* _Problem statement_
In the entries below, find the line with "お供え 新盆 仏花 プリザーブドフラワー" and the line with "문에 장식을 그린 집 그림". Return those two lines and all lines between them, exactly.

* _Dataset excerpts_
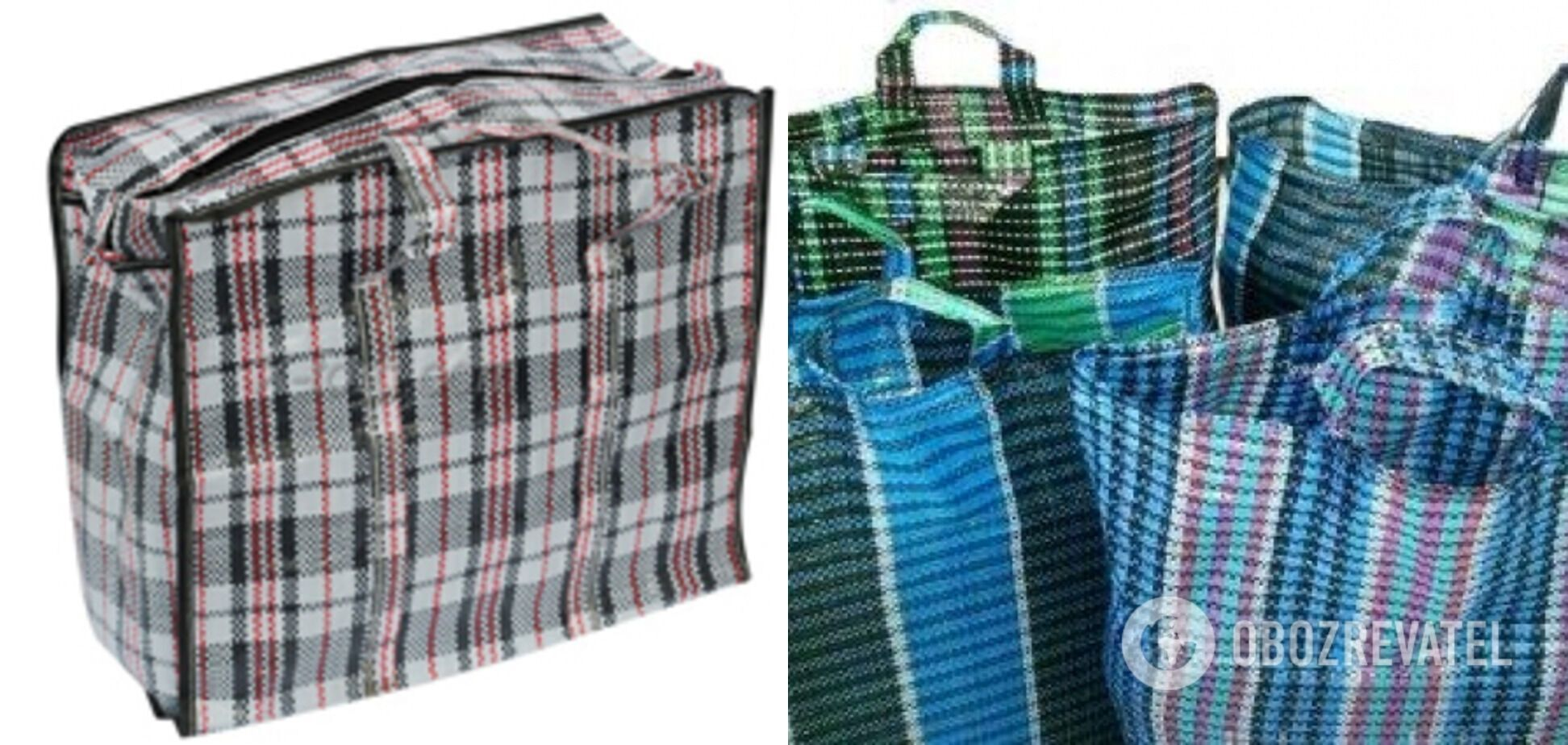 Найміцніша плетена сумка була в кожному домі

==

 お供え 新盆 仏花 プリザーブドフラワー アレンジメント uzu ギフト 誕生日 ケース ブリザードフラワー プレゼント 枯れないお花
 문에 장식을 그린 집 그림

==

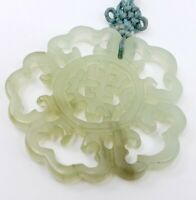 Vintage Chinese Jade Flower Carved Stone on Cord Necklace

* _Response area_
 お供え 新盆 仏花 プリザーブドフラワー アレンジメント uzu ギフト 誕生日 ケース ブリザードフラワー プレゼント 枯れないお花
 문에 장식을 그린 집 그림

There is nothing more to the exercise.